Figur Rausyan Fikr di Tengah Kalabendu Indonesia

Figur Rausyan Fikr di Tengah Kalabendu Indonesia

ILUSTRASI Figur Rausyan Fikr di Tengah Kalabendu Indonesia. HOS Cokroaminoto bisa jadi adalah rausyan fikr di Indonesia.-Maulana Pamuji Gusti-Harian Disway-

Reformasi untuk sesaat memberikan harapan, sampai kemudian dalam satu dekade terakhir ini, Indonesia seperti mengulangi sejarah, masuk lagi ke era kegelapan. Situasi kembali terpuruk, mulai ekonomi, politik, hukum, etika, hingga moral. 

Korupsi terjadi di segala lini. Lagi-lagi masyarakat dibuat tak berdaya untuk mengatasi masa-masa sulit. Keadilan sulit didapat. Lapangan kerja terbatas. Kebohongan demi kebohongan para elite berlalu tanpa hukuman. Di bawah, kaum duafa menjerit. Di atas, para elite berpesta pora.  
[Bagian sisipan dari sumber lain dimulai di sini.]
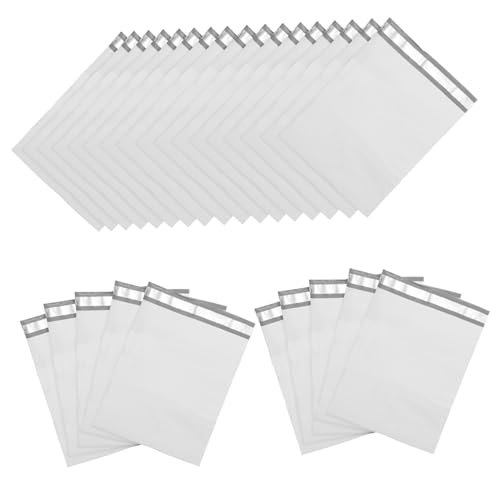 Healifty 100 Stück Transporttaschen Postsäcke Versandtaschen für den Versand Packungstaschen für den Versand Versandtaschen aus Kunststoff Verpackungsmaterial Verpackungsbeutel Plastik von Healifty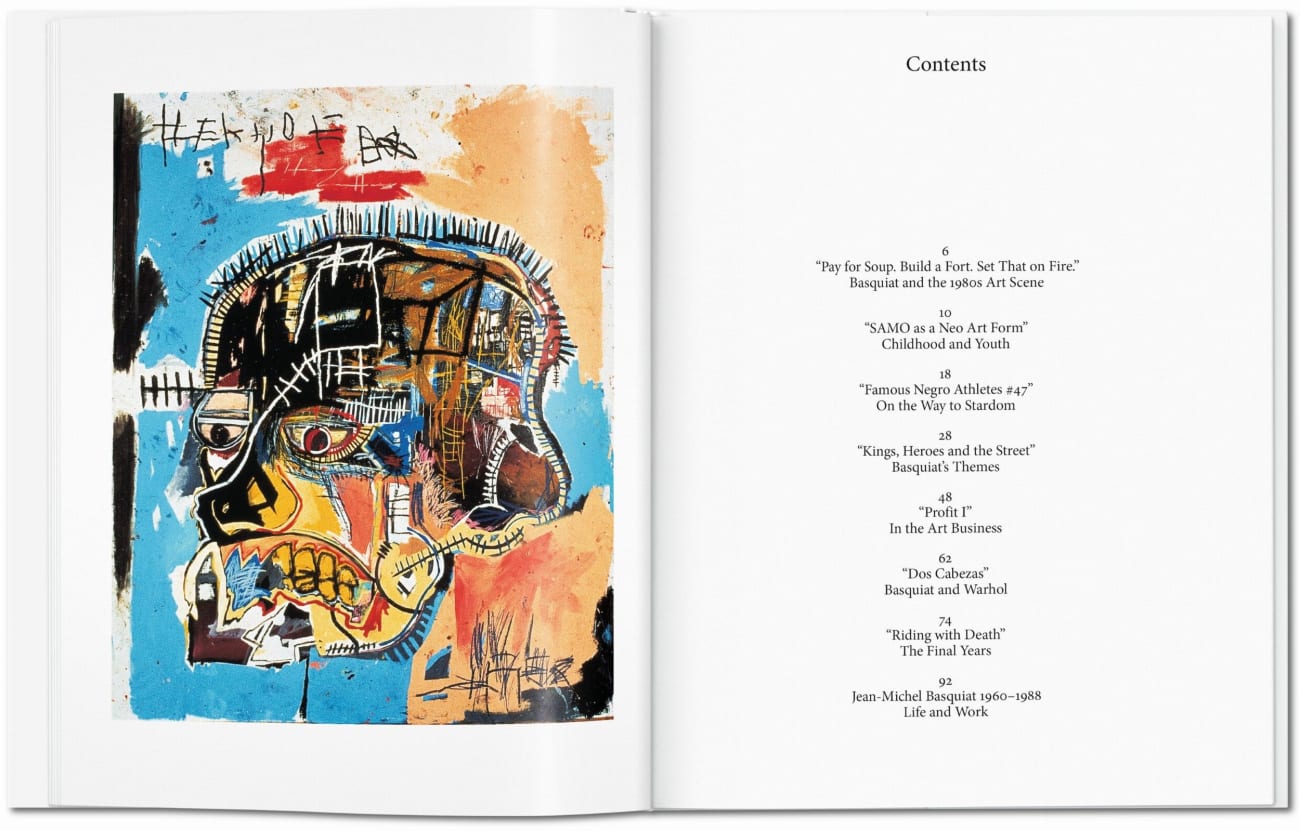 Beispielinhalt (Bild) Basquiat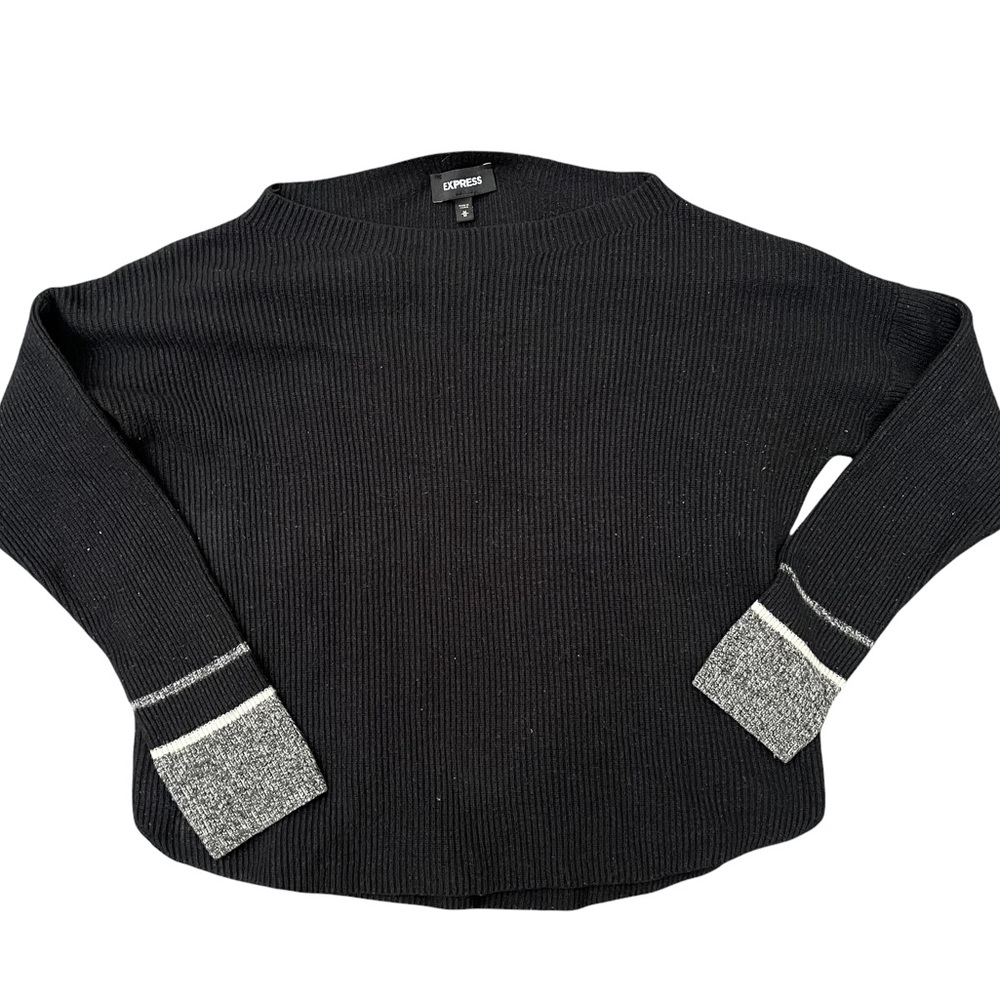 EXPRESS | black sweater
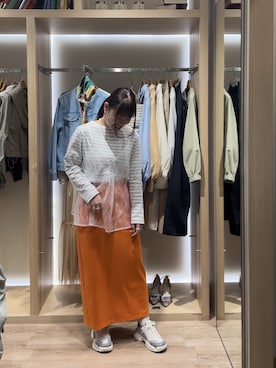 チナツさん（レディース・152cm）の春コーディネート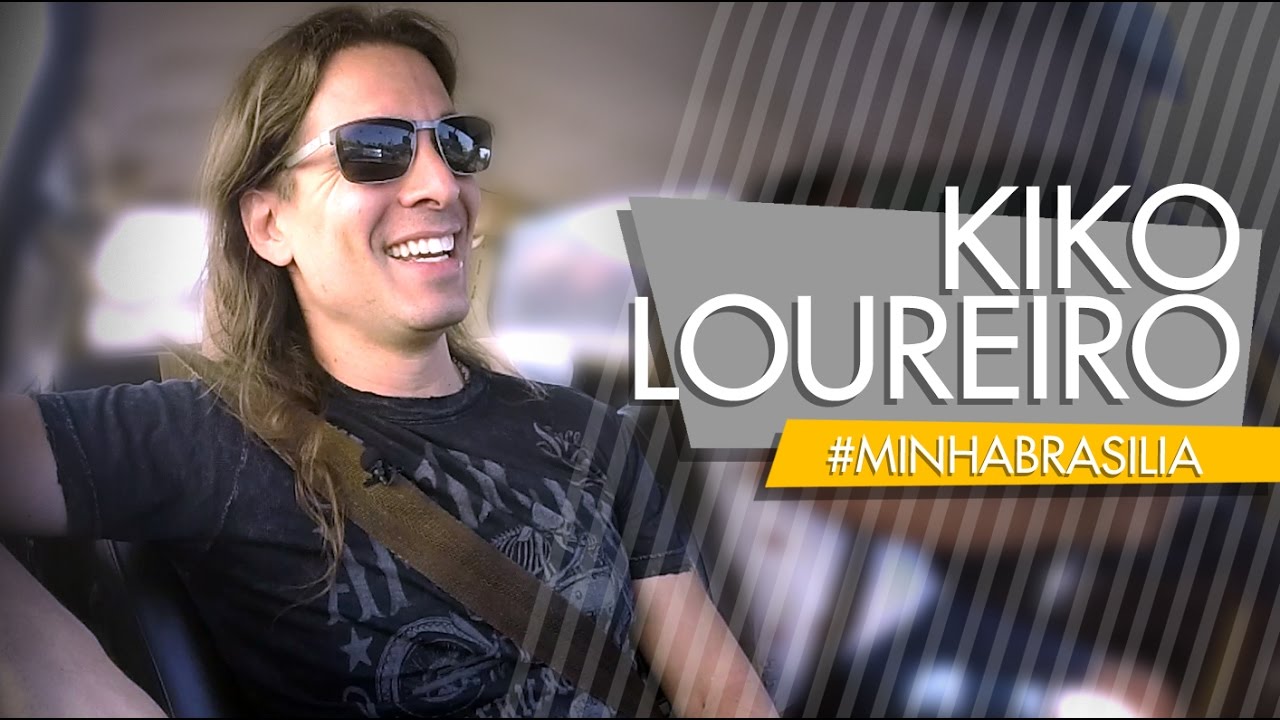 MEGADETH e ANGRA #MINHABRASILIA com KIKO LOUREIRO heavy metal testing
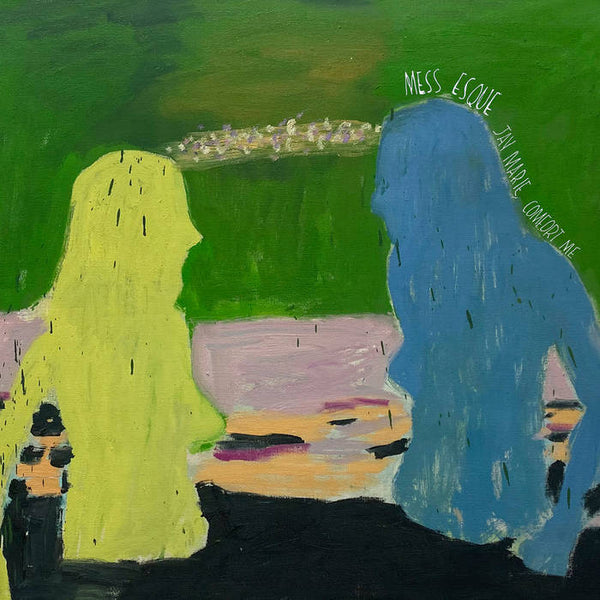 Mess Esque - Jay Marie, Comfort Me, Green Vinyl LP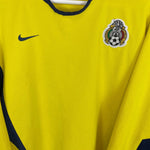 Shop 2004 MEXICO GK SHIRT (M) NIKE, classic football shirts, vintage football shirts & retro soccer jerseys at Cult Kits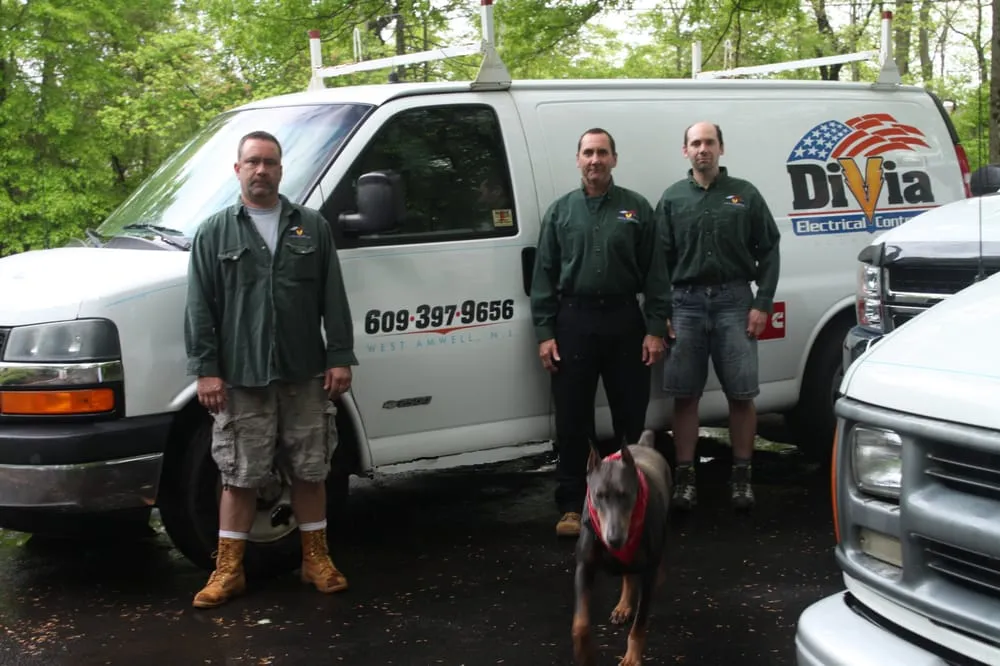 Slide of Di Via Electric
Dalam situasi seperti itu, saya belum melihat tanda-tanda munculnya sosok semacam Cokroaminoto yang dapat memberikan harapan akan menolong bangsanya. Satu dua intelektual sudah kencang bersuara. Tapi, kekuatan kekuasaan dengan segala dukungan modalnya berusaha meredam suaranya. 

Pertanyaannya, apakah dalam keadaan demikian konsep rausyan fikr masih relevan dan dibutuhkan?

TANTANGAN KE DEPAN

Secara sosio-antropologis, bahkan historis, sebenarnya masyarakat Indonesia adalah masyarakat kerajaan. Namun, yang terjadi sekarang, masyarakat hidup dalam situasi republik yang menginginkan kehidupan lebih demokratis. 

Dari keadaan itu, tidak mengherankan, meski dalam proses penyelenggaraan demokrasi, perilaku feodalistik tetap belum hilang. Bahkan, pemimpin partai politik kerap tampil bak seorang raja. Harus jujur diakui, keberlangsungan pemilihan kepemimpinan selalu diwarnai oleh hadirnya figur-figur kuat.  

Satu poin didapat di sini, figuritas masih hidup dalam alam sadar masyarakat. Masyarakat masih butuh sosok kuat. Sosok yang mereka percaya bisa dijadikan panutan sekaligus memimpin kehidupan bangsa untuk menjadi lebih baik. Artinya, secara sosiologis, teori rausyan fikr masih relevan. Salah satu indikator, euforia a new hope satu dekade lalu.

Kini, yang menjadi tantangan ke depan adalah menemukan sosok yang mencirikan intelektual tercerahkan. Ia seharusnya adalah seseorang dengan karakter kuat, bervisi jauh ke depan, mampu memetakan persoalan secara jernih, trustworthy, dan bijaksana. 

Jika tak menemukan pribadi dengan kualitas seperti itu, mungkin saja rausyan fikr tidak mesti berbasis figur. Bisa saja berupa gerakan kolektif. Walaupun, itu menyisakan potensi berubahnya gerakan menjadi partai politik yang cenderung pragmatis. (*)

*) Mohammad Rozi adalah alumnus pascasarjana UGM, site Supervisor at King Edward Private School of Birmingham, dan diaspora, tinggal di Birmingham, Inggris.